Directives:
1 - According to the June rainfall summary, what was this June's pattern correlation between the June El Niño composite anomaly and the specific anomaly field (40°N–40°S)?
2 - For each statement, say whether it agrees with the June rainfall summary: (a) Tropical Africa had excess rainfall in June. (b) Tropical Cyclone Biparjoy came ashore in Japan. (c) A heat wave and dry conditions during the month killed 100 people.
3 - Pick up the June rainfall summary after its last sentence and carry it forward.
Begin Extract
The anomaly patterns in Fig. 1 (middle and bottom panels) emphasize the variable nature of ITCZ across the tropics, with above average rainfall over the ocean in the Atlantic, Eastern Pacific, Western Pacific and Indian Oceans. The usually rainy northern South America had a negative deficit this June, whereas tropical Africa had excess rainfall. These ITCZ anomaly features reflect the weak El Niño, but only to a certain degree. Fig. 2 (below) shows the June El Niño composite and a repeat of the anomaly chart. And, while in the composite you can see a positive anomaly in the ITCZ across the entire Pacific, in this June's field the positive anomalies are more scattered and variable. Over the Maritime Continent, where El Niños typically bring dry conditions, there were again variable positive and negative features, although the negative (dry) features seemed to dominate. The negative feature over northern South America in the composite was replicated well in the current June. Overall, the pattern correlation between the June El Niño composite anomaly and this June's specific anomaly field (40°N–40°S) was still only +0.19, up slightly from last month's +0.13, perhaps indicating a slowly strengthening El Niño.

The Asian monsoon had a variable start across South Asia. A heat wave and dry conditions during the month killed 100 people, with the rainfall deficit feature covering much of eastern India. Just to the west a swath of positive anomaly is associated mainly with Tropical Cyclone Biparjoy, which moved northward in the Arabian Sea and came ashore at the Pakistan–India border, providing an early start to the monsoon. Early in the month, tropical cyclones tracked northward eastward of the Philippines and Taiwan and one of them (Mawar) grazed Japan, but produced heavy rain (490 mm in 24 hrs) and flooding in the Tokyo area.
End Extract
Begin Records
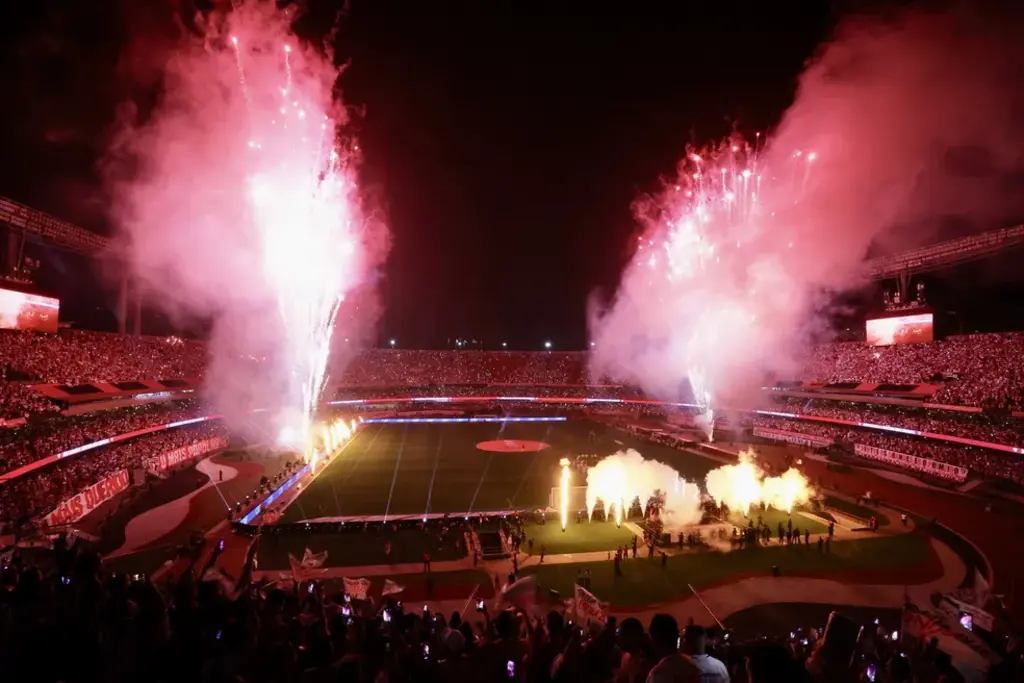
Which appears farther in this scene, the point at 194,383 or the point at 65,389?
the point at 194,383

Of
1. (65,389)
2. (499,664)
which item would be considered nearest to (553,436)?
(65,389)

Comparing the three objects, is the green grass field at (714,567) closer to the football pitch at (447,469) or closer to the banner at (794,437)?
the football pitch at (447,469)

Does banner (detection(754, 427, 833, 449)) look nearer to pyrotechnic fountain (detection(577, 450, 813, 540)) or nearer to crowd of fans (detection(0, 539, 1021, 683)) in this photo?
pyrotechnic fountain (detection(577, 450, 813, 540))

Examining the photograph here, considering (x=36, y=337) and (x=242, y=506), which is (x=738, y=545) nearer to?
(x=242, y=506)

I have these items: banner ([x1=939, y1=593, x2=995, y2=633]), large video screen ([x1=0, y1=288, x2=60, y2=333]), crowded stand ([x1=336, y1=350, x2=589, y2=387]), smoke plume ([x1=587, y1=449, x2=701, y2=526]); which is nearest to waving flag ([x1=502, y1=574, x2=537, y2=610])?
banner ([x1=939, y1=593, x2=995, y2=633])

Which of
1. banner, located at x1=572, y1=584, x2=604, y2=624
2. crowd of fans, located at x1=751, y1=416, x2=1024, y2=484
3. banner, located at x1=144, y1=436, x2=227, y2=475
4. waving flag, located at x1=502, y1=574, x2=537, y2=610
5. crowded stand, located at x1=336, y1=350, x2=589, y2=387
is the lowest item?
banner, located at x1=144, y1=436, x2=227, y2=475

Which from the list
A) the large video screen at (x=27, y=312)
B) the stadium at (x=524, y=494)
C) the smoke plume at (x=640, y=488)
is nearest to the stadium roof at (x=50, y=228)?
the large video screen at (x=27, y=312)
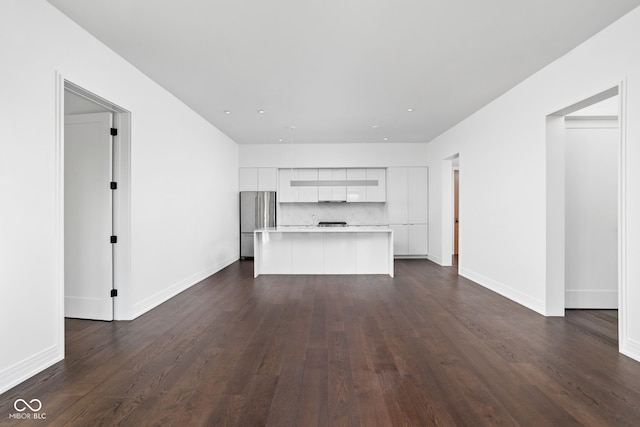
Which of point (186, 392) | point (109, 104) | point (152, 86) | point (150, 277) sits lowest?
point (186, 392)

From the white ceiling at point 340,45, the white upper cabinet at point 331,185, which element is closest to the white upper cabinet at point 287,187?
the white upper cabinet at point 331,185

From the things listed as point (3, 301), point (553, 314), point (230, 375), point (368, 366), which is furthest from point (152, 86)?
point (553, 314)

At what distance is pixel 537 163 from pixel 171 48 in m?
4.16

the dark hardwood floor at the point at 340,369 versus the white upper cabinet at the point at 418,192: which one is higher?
the white upper cabinet at the point at 418,192

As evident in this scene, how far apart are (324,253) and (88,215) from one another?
3596mm

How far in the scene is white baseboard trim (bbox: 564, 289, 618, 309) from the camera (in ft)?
12.7

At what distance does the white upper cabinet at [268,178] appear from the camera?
795 centimetres

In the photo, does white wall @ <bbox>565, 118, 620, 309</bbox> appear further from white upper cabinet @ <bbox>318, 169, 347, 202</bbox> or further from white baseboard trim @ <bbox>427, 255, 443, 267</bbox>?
white upper cabinet @ <bbox>318, 169, 347, 202</bbox>

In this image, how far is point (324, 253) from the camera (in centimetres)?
598

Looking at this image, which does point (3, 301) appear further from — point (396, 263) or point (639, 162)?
point (396, 263)

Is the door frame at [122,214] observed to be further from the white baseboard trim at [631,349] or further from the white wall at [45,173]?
the white baseboard trim at [631,349]

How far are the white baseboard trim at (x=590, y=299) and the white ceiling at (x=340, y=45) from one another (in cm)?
266

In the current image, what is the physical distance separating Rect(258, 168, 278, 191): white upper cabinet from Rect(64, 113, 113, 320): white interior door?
14.7ft

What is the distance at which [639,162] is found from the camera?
8.46 ft
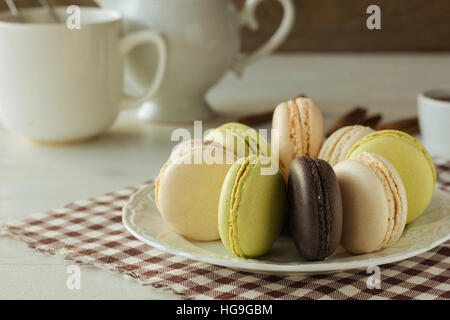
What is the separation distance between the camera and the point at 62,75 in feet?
2.79

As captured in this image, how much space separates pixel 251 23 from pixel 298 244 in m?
0.57

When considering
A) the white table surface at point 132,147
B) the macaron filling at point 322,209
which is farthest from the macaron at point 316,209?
the white table surface at point 132,147

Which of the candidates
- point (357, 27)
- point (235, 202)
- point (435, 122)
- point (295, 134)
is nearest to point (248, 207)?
point (235, 202)

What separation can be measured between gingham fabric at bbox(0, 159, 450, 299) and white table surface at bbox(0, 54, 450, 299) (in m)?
0.01

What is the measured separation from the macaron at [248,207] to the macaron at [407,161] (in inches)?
3.7

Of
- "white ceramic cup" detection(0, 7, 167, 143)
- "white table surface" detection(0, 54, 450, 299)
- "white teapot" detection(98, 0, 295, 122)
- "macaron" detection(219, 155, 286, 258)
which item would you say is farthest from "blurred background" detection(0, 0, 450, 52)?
"macaron" detection(219, 155, 286, 258)

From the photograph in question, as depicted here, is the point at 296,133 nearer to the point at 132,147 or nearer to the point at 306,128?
the point at 306,128

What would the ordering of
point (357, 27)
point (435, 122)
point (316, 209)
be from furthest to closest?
point (357, 27) → point (435, 122) → point (316, 209)

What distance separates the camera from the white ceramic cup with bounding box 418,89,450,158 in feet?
2.73

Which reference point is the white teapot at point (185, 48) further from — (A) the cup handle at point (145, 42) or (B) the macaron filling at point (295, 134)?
(B) the macaron filling at point (295, 134)

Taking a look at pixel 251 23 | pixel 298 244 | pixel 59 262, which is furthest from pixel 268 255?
pixel 251 23

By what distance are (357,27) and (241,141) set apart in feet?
2.97
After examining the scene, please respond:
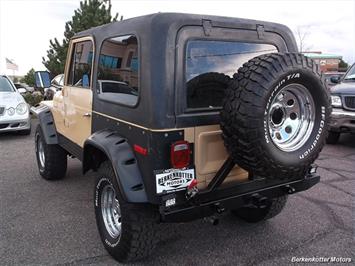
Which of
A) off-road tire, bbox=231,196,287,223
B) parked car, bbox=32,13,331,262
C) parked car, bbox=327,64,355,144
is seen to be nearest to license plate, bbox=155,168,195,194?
End Records
Per-task answers:
1 - +0.19

2 -
(a) Yes: "whereas tropical Africa had excess rainfall."
(b) No: "came ashore at the Pakistan–India border."
(c) Yes: "A heat wave and dry conditions during the month killed 100 people."

3 -
The springtime Meiyu front was also active this month with positive anomalies over eastern China and through Japan. At the other end of the Asian monsoon, Australia, which typically has drought conditions during El Niño, had a swath of positive rain anomalies across its midsection related more to mid-latitude fronts. The positive anomalies across Africa's central zone were associated with floods in Ghana, Ivory Coast and Ethiopia. Near the end of the month, Chile experienced heavy rain and floods with multiple events following each other in what appears to be an Atmospheric River (AR) type of situation, which shows up in the precipitation anomaly field for the month with the NW-SE positive feature just west of Chile. The tail (or west) end of an oceanic feature off the east coast of the continent was associated with floods in far southern Brazil.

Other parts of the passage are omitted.